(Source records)
╭──

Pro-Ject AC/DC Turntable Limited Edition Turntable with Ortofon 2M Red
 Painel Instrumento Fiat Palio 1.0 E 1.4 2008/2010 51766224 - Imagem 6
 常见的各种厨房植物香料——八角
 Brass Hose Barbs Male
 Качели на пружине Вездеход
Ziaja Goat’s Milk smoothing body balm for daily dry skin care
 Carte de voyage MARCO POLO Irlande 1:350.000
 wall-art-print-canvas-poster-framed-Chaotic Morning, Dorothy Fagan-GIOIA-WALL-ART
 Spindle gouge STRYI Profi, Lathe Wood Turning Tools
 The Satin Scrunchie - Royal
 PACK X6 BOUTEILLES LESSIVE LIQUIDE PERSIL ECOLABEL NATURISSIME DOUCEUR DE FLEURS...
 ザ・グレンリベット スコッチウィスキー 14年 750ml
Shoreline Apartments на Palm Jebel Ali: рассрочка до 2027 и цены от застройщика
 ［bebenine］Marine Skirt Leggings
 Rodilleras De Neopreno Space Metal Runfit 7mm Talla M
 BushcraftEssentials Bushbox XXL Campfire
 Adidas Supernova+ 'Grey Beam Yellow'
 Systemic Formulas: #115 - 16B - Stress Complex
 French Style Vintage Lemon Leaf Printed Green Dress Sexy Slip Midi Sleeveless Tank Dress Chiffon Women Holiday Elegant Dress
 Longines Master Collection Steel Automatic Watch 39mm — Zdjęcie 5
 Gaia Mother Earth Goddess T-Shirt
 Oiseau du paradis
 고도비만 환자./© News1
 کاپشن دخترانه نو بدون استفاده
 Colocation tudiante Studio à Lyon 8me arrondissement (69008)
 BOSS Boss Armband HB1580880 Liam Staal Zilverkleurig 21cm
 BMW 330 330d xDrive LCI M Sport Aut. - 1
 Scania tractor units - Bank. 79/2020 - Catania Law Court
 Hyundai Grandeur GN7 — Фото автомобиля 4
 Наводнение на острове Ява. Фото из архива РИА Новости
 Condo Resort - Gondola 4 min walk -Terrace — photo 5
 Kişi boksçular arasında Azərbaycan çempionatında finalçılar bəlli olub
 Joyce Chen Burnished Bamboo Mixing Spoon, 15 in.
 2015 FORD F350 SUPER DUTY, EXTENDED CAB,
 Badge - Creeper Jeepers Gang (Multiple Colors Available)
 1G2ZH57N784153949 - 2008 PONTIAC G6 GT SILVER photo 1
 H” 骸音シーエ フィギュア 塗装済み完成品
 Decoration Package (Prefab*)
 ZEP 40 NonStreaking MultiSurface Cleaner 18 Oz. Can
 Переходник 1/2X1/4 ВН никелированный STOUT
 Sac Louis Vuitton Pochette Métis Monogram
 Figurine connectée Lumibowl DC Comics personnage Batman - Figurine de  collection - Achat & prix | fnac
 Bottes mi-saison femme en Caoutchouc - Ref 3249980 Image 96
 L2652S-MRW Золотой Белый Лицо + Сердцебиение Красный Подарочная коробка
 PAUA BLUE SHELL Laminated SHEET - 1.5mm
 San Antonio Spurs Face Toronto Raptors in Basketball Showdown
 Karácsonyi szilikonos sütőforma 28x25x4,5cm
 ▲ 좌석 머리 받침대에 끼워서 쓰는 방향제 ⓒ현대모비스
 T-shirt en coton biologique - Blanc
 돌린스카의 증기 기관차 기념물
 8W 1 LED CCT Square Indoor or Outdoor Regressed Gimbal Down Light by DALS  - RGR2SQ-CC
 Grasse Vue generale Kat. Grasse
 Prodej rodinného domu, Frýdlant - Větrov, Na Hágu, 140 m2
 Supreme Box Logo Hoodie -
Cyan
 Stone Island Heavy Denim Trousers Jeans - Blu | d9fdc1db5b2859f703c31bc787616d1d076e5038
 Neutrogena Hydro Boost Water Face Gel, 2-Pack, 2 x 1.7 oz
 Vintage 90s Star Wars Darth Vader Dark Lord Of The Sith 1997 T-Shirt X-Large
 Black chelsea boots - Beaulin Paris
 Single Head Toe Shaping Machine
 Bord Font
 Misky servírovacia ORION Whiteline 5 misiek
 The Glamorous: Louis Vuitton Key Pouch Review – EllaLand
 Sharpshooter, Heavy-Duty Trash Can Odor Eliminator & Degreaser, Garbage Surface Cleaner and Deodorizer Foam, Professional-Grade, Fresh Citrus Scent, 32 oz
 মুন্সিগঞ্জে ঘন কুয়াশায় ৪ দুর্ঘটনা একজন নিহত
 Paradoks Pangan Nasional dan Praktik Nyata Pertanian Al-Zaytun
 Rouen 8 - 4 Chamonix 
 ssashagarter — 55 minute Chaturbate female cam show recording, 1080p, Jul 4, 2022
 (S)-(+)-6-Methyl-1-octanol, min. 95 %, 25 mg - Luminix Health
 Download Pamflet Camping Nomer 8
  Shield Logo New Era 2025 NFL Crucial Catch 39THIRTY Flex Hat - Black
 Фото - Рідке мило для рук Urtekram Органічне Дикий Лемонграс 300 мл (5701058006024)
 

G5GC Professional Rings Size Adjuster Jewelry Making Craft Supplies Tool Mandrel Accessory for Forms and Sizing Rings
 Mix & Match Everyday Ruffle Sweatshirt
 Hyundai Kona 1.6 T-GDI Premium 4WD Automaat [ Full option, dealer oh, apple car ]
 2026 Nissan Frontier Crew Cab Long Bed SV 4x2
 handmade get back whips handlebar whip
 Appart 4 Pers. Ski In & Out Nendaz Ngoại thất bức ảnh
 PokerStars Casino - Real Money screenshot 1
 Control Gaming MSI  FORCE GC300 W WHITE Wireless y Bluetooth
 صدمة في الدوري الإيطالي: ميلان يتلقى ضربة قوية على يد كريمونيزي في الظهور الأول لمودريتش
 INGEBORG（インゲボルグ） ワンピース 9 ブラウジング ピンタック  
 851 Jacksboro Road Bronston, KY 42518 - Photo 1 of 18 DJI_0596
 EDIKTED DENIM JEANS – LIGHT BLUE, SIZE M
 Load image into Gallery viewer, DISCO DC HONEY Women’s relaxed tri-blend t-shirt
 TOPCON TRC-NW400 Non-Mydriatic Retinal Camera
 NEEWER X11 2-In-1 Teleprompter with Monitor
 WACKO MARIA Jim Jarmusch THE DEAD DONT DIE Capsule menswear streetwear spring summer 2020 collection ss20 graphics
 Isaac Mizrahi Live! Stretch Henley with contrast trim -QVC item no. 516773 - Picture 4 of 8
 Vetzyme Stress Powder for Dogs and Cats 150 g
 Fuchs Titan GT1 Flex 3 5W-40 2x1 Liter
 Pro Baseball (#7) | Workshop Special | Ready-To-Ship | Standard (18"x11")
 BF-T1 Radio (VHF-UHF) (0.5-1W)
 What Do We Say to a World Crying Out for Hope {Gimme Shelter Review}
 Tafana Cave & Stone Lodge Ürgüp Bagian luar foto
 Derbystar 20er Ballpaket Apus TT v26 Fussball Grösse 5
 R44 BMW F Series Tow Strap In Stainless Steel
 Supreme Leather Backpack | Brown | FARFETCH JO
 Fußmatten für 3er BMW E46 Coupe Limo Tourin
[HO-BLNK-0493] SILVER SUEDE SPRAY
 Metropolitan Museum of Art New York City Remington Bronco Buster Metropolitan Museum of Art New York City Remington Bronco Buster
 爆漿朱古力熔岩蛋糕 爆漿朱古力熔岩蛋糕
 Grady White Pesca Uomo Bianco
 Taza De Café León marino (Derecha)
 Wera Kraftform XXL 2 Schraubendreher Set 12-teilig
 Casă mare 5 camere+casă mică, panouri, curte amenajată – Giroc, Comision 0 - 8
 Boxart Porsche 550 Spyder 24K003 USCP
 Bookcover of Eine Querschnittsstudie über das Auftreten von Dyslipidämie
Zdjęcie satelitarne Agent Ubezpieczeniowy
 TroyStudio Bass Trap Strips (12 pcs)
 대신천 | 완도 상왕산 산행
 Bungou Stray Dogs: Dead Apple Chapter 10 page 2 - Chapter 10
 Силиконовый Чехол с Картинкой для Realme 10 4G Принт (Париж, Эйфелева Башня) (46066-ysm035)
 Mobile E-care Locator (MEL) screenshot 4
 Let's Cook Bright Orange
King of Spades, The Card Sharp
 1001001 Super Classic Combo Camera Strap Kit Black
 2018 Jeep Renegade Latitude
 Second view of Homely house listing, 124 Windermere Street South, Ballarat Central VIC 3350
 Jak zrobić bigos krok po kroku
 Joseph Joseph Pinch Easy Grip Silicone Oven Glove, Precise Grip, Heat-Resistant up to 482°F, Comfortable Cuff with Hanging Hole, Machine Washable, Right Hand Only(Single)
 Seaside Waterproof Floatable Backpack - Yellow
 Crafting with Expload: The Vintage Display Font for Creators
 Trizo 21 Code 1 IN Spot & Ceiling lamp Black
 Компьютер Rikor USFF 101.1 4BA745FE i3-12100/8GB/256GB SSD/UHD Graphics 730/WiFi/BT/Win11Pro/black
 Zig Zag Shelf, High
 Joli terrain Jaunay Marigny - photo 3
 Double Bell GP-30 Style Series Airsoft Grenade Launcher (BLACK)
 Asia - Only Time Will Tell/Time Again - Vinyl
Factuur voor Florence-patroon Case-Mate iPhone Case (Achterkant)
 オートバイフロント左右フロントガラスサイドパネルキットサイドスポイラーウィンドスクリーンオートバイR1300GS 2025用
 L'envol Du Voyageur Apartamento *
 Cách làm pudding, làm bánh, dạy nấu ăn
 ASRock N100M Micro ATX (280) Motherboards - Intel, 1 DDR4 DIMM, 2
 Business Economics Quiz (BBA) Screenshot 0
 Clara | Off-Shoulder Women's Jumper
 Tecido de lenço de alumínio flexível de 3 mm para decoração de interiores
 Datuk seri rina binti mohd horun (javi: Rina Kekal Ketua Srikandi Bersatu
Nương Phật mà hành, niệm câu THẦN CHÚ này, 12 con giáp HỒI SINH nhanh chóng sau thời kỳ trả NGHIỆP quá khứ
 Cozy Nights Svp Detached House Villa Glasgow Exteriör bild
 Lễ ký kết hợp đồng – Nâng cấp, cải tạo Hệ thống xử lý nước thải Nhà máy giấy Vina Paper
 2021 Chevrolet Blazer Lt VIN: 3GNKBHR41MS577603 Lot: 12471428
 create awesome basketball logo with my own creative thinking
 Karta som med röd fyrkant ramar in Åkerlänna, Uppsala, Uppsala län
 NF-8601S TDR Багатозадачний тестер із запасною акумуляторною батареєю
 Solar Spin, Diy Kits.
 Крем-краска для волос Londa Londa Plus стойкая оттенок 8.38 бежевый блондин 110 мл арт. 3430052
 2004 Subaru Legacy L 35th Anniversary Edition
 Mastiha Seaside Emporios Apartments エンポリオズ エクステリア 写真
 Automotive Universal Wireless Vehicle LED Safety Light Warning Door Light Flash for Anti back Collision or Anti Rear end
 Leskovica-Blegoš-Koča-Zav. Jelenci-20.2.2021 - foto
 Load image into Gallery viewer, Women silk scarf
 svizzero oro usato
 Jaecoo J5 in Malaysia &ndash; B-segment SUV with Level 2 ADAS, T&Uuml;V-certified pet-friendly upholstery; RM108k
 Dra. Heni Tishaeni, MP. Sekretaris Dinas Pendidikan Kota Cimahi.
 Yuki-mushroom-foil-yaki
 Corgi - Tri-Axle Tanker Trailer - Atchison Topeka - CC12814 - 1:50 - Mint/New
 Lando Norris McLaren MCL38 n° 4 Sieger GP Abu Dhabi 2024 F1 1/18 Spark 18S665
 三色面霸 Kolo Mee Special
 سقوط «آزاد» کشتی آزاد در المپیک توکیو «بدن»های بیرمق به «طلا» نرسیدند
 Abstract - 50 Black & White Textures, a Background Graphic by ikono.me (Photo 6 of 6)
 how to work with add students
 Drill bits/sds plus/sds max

╰──

HOW TO COMPLETE THIS TASK » Extract from the records above the lines from the one containing "Lễ ký kết hợp" to the one containing "Karta som med", both lines included, exactly as they appear and with nothing else.

EXERCISE SOLUTION »
 Lễ ký kết hợp đồng – Nâng cấp, cải tạo Hệ thống xử lý nước thải Nhà máy giấy Vina Paper
 2021 Chevrolet Blazer Lt VIN: 3GNKBHR41MS577603 Lot: 12471428
 create awesome basketball logo with my own creative thinking
 Karta som med röd fyrkant ramar in Åkerlänna, Uppsala, Uppsala län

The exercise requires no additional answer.